3. greens – i am a little obsessed with kale right now, and i just found the easiest way to cook it, which was an accident! i cleaned and chopped the kale into bite-size pieces (my preference). i heated up a cast iron skillet on medium heat with some olive oil. i added the kale, spread out evenly, to the skillet. i then left it (this was the accident! it was probably a few minutes) until it was cooked quite well, and then i stirred it a bit and let it continue cooking. i somehow made kale that was cooked like kale chips! so it was crunchy and a very welcome addition to my grain bowl. otherwise, i sauté up whatever greens i have laying around, whether that’s cabbage, spinach, or collards. i think leafy greens are SO important to eat every day, so i love to add them to my grain bowl.
4. toasted sesame seeds – i usually have toasted sesame seeds already prepared, so i simply sprinkle these on top of the items listed above. they make for a pretty presentation and they have loads of health benefits (healthy fats like polyunsaturated fatty acids and omega-6, and they also contain fiber, iron, calcium, magnesium, and phosphorus that helps to boost energy levels), so why not?

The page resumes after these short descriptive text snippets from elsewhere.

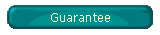 Guarantee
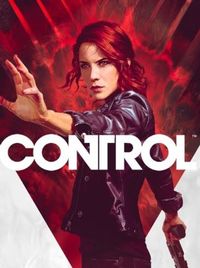 4. Control PL (klucz EPIC STORE)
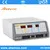 surgery generator for basic surgery operation/diathermy machine/bipolar coag
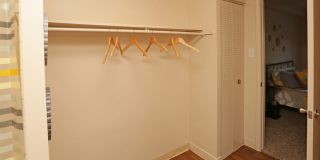 Beech Grove Apartments Gallery 16
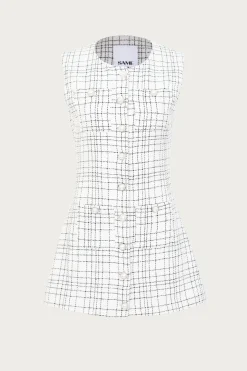 Grace Dress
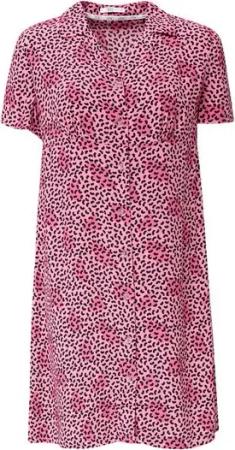 Esprit Minikleid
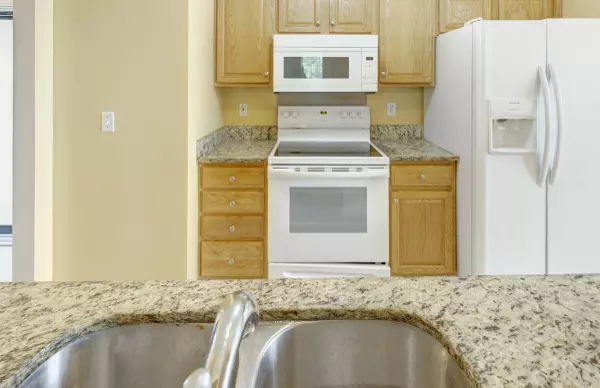 Summerville, SC 29486,1011 Cobblestone Blvd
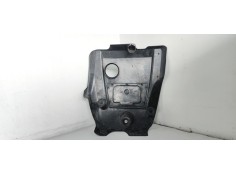 Recambio de tapa motor para volkswagen golf iv berlina (1j1) 1.9 tdi referencia OEM IAM   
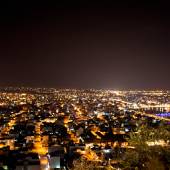 Lahijan - Gilan Province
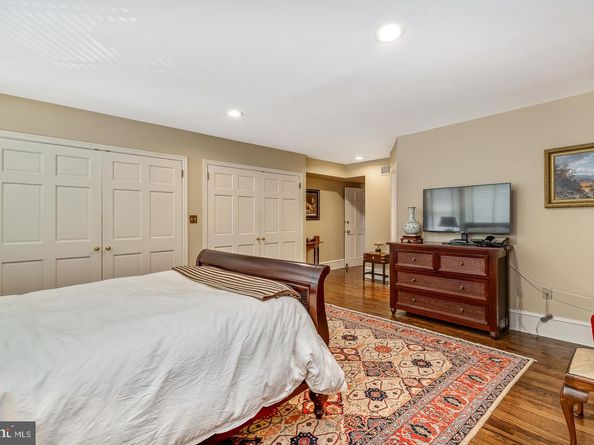 1827 Delancey Place, Philadelphia PA 19103
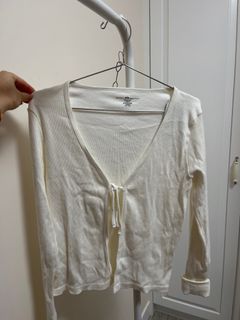 （分類：）位於 。 由 wwnokhei 提交（商品編號 1237262786，圖片 1）。簡介： 。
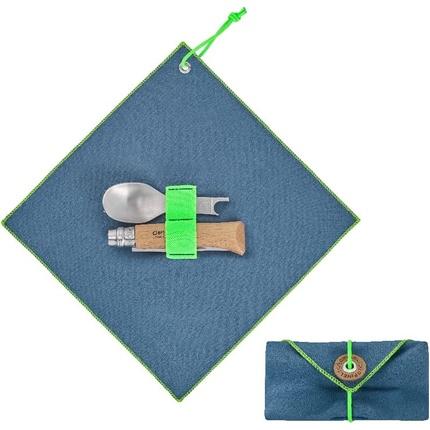 Actual product image Opinel Set Complet Picnic +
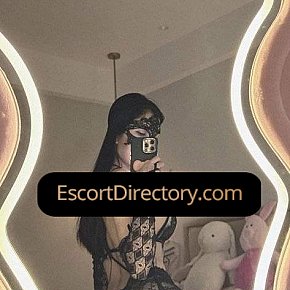 Ching Vip Escort escort in  offers Kamasutra services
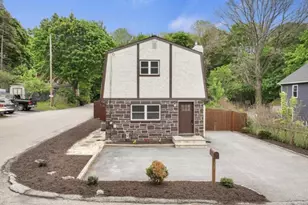34 Nestor St., Franklin, NJ 07416 - Photo 25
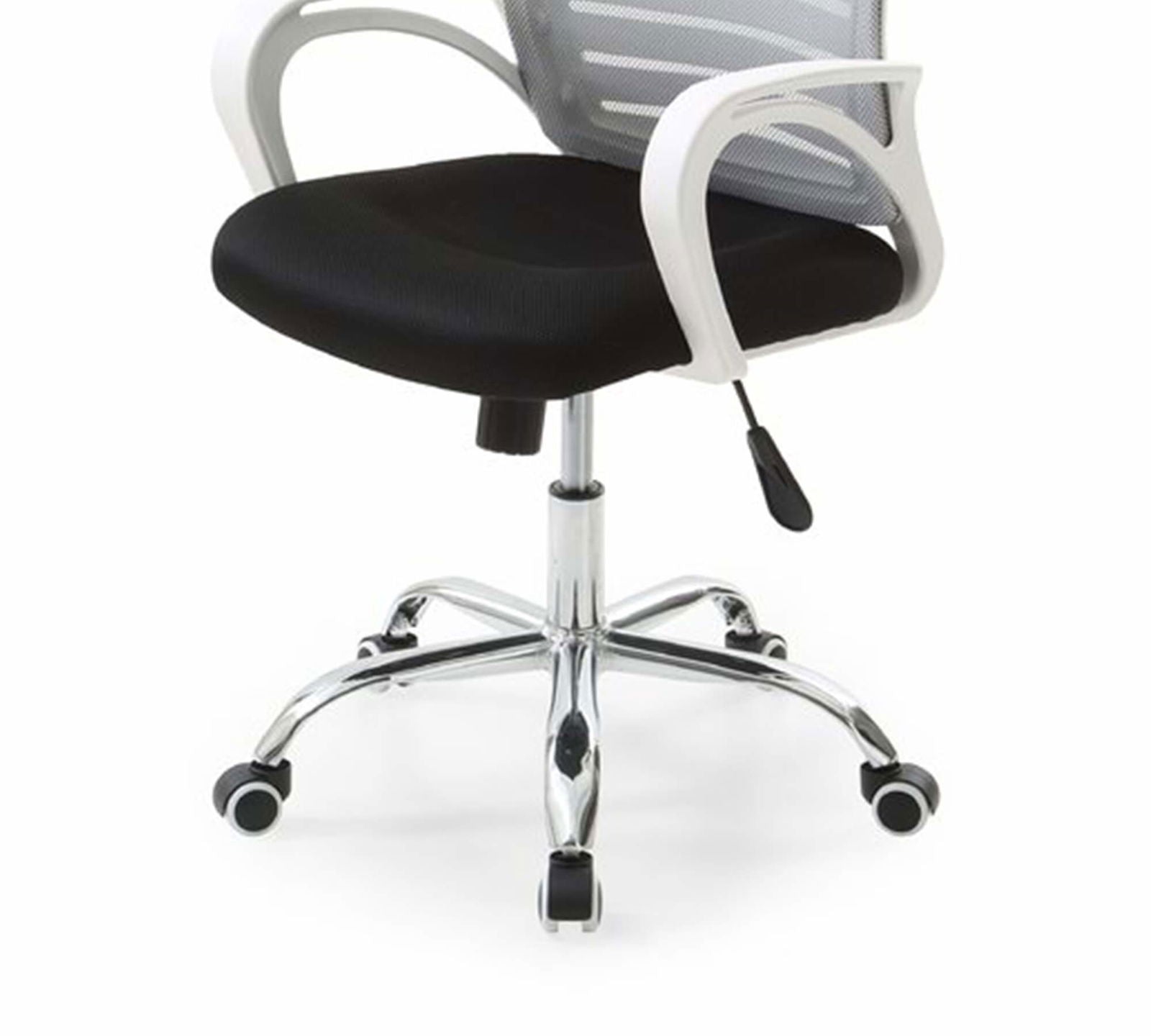 Back Pain Chair for Office -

5. sauce – this is arguably the most important part of the grain bowl, because it’s what makes me want to eat every last morsel and then lick the bowl. sure, you can eat the other ingredients in a bowl without the sauce, but with a sauce, the dish becomes transformative! i have been making an unmeasured sauce (it’s a little different every time, but always delicious) with kewpie mayo (<3), rice vinegar, coconut aminos, and sriracha. i whip it up at the time i’m making the grain bowl. measurements for one grain bowl would be something like: 1.5 tbsp mayo, 1/4 tsp rice vinegar, 1/4 tsp sriracha, and 1/2 tsp coconut aminos. something like that, and taste to adjust! if i have some cilantro and limes laying around, i LOVE to whip up this cilantro-lime dressing (recipe here). you can also always add a little soy sauce to jazz things up a bit too if you don’t have a sauce handy or don’t have time to make one.
6. fermented foods – sometimes i forget to add this element, and grain bowls are fine without it. BUT why not add something fermented to your rice bowl? kimchi is my go-to because we always have sooo much in the fridge (our neighbor makes it and is so kind to gift us with a jar when he does!). i’ve also found a kimchi that i love, volcano kimchi, which is sold at the sf ferry building farmer’s market and an amazing little preserved goods store in oakland called preserved. check out this article (linked here) for more information on the health benefits of kimchi, including probiotics (healthy gut!) and potential anti-aging and weight loss benefits!
so, there you have it. this is why i LOVE grain bowls!